## Selected excerpt
►
Interactive role of nitric oxide and superoxide anion in neutrophil-mediated endothelial cell injury

This study addresses the interactive role of nitric oxide (NO) and reactive oxygen intermediates (ROI) by direct quantitation of NO and superoxide (O-2(-)) in human neutrophil (PMN)-endothelial cell (EC) co-culture during PMN-mediated EC injury. The results directly demonstrate an inverse correlation between NO and ROI levels in PMN-EC co-culture, which significantly alters the PMN-EC adhesion and PMN-mediated EC killing. N-formyl-methionyl-leucyl-phenylalanine (fMLF)-stimulated PMN adhesion to cytokine-treated ED was decreased (> 25%) in the presence of S-nitroso-N-penicillamine, a NO donor. NO also inhibited EC killing by stimulated PMN,suggesting its cytoprotective role. In addition, a significant decrease in NO levels was observed in the PMN-EC co-culture compared with the EC cultured alone (422.45 +/- 35.76 vs. 800.79 +/- 41.69 pmol). The reduced NO levels were restored by the addition of superoxide dismutase, a scavenger of O-2(-), suggesting that PMN-derived O-2(-) is involved in the neutralization of NO in the co-culture. The results indicate an inverse correlation between NO and O-2(-) in PMN-EC interactions and suggest the need for a critical balance between these two radicals in the regulation of PMN-mediated tissue injury.
◄
## Study questions
• 1. Using the abstract on nitric oxide and superoxide in neutrophil-mediated endothelial cell injury, decide whether each statement agrees with it. Give yes or no for each and quote the deciding words.
(a) Nitric oxide inhibited endothelial cell killing by stimulated neutrophils.
(b) Nitric oxide levels were higher in the neutrophil-endothelial co-culture than in endothelial cells cultured alone.
(c) Adding superoxide dismutase restored the reduced nitric oxide levels.
• 2. Which compound serves as the nitric oxide donor in the abstract on nitric oxide and superoxide in neutrophil-mediated endothelial cell injury?
• 3. List every abbreviation that the abstract on nitric oxide and superoxide in neutrophil-mediated endothelial cell injury introduces in parentheses, together with the term it stands for.
The entries play no part in any of the tasks.

## Data for review
►
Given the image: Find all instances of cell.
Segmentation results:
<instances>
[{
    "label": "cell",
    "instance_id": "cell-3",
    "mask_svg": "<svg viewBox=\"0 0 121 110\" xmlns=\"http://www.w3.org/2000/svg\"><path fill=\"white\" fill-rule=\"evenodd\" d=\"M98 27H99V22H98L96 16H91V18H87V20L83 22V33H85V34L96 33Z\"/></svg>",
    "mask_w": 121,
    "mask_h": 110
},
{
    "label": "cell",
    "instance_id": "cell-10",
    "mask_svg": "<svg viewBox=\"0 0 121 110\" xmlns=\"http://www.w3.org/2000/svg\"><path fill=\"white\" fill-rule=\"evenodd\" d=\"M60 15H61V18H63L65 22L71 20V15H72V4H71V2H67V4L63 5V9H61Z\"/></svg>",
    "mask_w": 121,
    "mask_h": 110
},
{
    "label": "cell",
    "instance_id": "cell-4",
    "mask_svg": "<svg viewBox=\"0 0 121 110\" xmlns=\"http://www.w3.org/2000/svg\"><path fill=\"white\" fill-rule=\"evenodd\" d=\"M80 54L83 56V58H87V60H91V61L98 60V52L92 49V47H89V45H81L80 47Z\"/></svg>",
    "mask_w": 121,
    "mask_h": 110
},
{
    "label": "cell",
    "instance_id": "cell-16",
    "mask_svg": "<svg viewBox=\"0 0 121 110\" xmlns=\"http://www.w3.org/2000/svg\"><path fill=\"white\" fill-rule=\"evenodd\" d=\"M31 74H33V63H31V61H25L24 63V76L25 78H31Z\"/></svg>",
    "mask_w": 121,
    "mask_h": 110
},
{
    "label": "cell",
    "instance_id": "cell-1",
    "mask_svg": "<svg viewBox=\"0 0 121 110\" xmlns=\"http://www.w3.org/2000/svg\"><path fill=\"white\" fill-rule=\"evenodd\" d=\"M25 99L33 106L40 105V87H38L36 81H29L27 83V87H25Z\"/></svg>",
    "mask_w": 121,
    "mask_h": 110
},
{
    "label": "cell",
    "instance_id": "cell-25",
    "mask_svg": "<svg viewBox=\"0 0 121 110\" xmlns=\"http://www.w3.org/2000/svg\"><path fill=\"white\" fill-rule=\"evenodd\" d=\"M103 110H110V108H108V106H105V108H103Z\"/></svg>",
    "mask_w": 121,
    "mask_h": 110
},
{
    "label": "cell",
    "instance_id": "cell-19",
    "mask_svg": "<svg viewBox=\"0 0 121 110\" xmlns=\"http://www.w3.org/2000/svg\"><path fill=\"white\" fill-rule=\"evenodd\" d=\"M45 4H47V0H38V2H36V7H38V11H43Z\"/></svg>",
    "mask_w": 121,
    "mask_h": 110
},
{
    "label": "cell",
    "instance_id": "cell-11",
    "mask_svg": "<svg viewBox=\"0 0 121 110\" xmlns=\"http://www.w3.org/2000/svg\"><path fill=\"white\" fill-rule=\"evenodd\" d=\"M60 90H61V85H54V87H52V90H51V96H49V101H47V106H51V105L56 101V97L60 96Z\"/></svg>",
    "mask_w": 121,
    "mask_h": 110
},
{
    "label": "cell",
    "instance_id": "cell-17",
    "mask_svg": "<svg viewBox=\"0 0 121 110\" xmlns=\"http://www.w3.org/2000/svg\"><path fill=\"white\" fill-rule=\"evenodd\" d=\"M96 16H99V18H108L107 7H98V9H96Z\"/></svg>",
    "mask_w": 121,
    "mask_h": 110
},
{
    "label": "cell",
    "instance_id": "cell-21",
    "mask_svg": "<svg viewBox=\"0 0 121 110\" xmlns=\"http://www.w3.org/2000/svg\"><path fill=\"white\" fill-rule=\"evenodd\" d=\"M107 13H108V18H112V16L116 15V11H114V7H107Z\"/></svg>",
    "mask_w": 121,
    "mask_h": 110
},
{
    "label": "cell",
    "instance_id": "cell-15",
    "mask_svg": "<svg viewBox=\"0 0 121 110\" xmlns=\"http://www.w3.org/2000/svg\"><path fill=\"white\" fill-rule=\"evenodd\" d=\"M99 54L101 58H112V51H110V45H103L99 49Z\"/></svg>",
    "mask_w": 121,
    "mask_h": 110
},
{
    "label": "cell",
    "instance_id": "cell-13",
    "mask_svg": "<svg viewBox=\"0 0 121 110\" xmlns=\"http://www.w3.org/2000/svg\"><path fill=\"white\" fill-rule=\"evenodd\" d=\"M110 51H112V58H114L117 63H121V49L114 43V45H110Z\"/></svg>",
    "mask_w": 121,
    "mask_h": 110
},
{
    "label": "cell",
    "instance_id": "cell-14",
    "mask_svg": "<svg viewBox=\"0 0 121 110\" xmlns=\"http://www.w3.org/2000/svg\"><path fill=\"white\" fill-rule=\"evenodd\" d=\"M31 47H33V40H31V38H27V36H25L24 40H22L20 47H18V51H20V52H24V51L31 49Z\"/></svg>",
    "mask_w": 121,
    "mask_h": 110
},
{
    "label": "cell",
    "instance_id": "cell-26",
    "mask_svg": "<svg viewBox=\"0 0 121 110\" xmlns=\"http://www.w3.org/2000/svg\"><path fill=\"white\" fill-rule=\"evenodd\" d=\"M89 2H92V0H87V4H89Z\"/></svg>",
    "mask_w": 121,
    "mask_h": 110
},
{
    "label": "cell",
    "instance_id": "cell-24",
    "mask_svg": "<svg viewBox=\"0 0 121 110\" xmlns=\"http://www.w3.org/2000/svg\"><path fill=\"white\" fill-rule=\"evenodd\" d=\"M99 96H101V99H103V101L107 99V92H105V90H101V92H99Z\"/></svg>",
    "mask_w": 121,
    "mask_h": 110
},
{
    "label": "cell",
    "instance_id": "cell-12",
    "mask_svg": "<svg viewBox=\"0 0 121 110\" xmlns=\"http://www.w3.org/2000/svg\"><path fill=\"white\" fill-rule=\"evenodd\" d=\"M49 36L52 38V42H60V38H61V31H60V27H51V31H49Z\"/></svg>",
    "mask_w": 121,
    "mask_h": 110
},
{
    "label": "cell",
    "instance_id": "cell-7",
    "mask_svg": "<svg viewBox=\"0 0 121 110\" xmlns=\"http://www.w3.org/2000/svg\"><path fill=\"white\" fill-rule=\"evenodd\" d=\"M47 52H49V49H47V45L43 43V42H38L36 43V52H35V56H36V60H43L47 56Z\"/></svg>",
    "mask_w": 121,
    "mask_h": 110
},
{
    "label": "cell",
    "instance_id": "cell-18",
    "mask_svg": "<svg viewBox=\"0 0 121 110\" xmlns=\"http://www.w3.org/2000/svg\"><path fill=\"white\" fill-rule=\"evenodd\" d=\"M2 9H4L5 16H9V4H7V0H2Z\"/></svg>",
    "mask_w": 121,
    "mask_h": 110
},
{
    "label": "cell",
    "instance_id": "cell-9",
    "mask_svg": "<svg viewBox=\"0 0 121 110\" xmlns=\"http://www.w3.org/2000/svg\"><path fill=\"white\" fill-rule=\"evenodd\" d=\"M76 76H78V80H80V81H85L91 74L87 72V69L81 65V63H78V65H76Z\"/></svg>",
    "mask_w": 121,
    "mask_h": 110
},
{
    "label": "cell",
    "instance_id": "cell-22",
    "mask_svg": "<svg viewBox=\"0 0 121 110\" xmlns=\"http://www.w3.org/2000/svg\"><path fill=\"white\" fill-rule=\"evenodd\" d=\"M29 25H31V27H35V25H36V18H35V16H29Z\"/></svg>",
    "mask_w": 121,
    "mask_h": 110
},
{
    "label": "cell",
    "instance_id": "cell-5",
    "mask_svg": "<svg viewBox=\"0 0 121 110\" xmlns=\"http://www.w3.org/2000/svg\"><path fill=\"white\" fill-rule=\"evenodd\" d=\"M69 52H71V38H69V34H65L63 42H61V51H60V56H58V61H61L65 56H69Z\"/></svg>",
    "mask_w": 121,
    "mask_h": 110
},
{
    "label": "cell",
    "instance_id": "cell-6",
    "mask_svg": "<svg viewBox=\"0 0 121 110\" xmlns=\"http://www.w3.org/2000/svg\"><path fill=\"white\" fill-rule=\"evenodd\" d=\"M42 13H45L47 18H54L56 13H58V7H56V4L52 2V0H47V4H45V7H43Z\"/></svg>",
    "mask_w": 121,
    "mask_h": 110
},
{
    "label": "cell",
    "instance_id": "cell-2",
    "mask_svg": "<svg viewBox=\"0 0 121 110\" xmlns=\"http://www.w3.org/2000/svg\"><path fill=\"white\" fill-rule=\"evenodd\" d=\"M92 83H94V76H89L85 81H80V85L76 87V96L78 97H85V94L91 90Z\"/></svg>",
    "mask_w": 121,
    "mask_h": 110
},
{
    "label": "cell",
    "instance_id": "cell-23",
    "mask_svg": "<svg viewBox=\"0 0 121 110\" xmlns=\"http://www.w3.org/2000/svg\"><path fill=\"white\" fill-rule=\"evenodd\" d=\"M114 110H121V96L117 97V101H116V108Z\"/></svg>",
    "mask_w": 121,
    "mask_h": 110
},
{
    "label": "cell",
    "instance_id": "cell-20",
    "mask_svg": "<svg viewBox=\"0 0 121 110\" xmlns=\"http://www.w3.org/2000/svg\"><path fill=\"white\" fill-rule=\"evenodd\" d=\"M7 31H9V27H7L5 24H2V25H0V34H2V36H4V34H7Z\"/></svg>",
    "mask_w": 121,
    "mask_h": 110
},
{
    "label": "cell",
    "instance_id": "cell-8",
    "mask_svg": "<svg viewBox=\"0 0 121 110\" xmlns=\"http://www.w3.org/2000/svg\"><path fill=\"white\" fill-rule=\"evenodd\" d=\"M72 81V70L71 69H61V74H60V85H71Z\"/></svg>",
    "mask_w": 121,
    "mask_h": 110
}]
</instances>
◄
## Response list
• 1.
(a) Yes: "NO also inhibited EC killing by stimulated PMN"
(b) No: "a significant decrease in NO levels was observed in the PMN-EC co-culture compared with the EC cultured alone"
(c) Yes: "The reduced NO levels were restored by the addition of superoxide dismutase"

• 2. S-nitroso-N-penicillamine

• 3.
NO: nitric oxide
ROI: reactive oxygen intermediates
O-2(-): superoxide
PMN: human neutrophil
EC: endothelial cell
fMLF: N-formyl-methionyl-leucyl-phenylalanine